永田鉄山

10年位前だろうか、津本陽の「日本剣客列伝」というのをかいた。その前からずっと永田鉄山がどういう場面で斬殺されたのか知りたかった。剣道の達人である相沢中佐は、河内守藤原国次の名刀で、永田少将を夏服の上から袈裟掛けに三度斬ったが、どうしても斬れなかった。挙句は自分の左指4本に骨まで達する重傷を負ったそうである。竹刀剣道では、刃筋のことを全く考慮に入れる必要がないが、実践では刃筋を立てなければ敵を斬るのは不可能だからだというのが、津本氏の説明だった。魚屋は刃筋を立てて円形線を描き、引き切りに身を斬るので切断面が鮮やかだが、素人がやるとぶつ切りだ。ただ当てればよいというやり方では夏の軍服でもかなりの防御らしいのが日本刀で、だから関羽の刀剣は重かったというわけだ。重量のある剣なら刃筋は考えなくてもよかったのだろう。日頃道場で鍛錬した技など、実践では何の役にも経たないということを、津本氏はたびたび繰り替えして語っていた。どうも突進力と刃先の正確な円運動がカギのようだ。

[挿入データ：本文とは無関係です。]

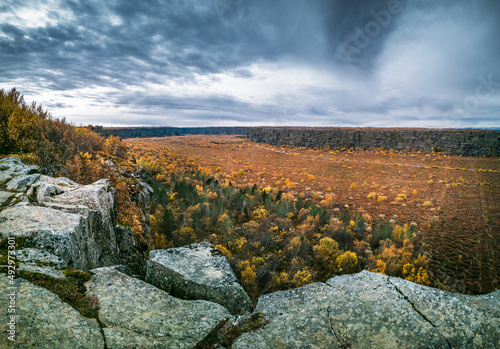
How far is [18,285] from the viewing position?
305cm

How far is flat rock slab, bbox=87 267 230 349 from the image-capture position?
3135 millimetres

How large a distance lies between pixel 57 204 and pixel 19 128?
524cm

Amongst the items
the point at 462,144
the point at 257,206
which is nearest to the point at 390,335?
the point at 257,206

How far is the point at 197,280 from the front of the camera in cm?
492

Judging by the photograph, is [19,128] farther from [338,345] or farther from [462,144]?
[462,144]

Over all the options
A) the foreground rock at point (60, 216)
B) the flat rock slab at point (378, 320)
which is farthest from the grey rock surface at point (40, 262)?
the flat rock slab at point (378, 320)

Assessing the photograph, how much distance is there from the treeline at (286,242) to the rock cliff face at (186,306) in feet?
9.09

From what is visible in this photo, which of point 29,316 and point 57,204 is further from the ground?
point 57,204

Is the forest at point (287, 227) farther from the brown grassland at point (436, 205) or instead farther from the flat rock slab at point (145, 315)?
the flat rock slab at point (145, 315)

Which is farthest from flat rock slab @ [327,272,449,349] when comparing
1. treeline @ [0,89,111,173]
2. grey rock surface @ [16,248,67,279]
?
treeline @ [0,89,111,173]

それにしても暗殺の場面を想像すると、かなり疑問に思うことがある。斬殺するまでにかなり手間取っているのだ。ピストルでもあれば簡単に防御できただろうし、なぜ机上のものを投げつけなかったのだろうか。そのうえ部屋には鉄山一人が執務していたのではなく、組伏せようとタックルしたものが腕を斬られて失神したそうだ。この人は東京憲兵隊長の新見英雄。西郷隆盛が片腕を切り落とされても、憮然として何やらつぶやいたというのと比べると、妙に気力のない軍人という感じがしないでもない。宮本武蔵のような人だったらば、たちまち一刀両断だったのだろうが、そんなのと比較すれば随分スローだったはずで、もっとうまい防御法が咄嗟にひらめかないというのは軍人の気のゆるみではなかろうかと思うわけだ。津本氏によると、剣を振り下ろす速度は80分の1秒だという。ボクサーのジョブパンチが30分の1秒ほどだろうか。テレビのシャッターが50分の1秒だというが、よく映っていないのでコマ送りの間に終わってしまうのだろう。多分剣はジョブパンチより速そうだから80分の1秒で当たりかもしれない。しかし竹刀剣道では振り下ろす竹刀はずいぶん多くのコマでとらえられている感じだ。4コマか5コマも映っている感じがする。5コマの場合、0.1秒もかかって振り下ろしている。木刀と違って竹刀は素早く振り下せないのだろうか。
・・剣などよりはるかに竹刀のほうが軽そうだが、剣の重心が持ち手の位置より少し上のあたりにしかないようなのに対し、竹刀の重心は随分上の部分にありそうだ。これでは竹刀剣道の練習などいくら行っても、実践ではまるきり役に立たなかっただろう。江戸期以降内乱が収まってからの平和な時代の剣法というのは技術面の華々しさのみが求められて、役に立たない練習ばかり多くなったため、戦国時代のような力強い剣豪というのは出なかったのではあるまいか。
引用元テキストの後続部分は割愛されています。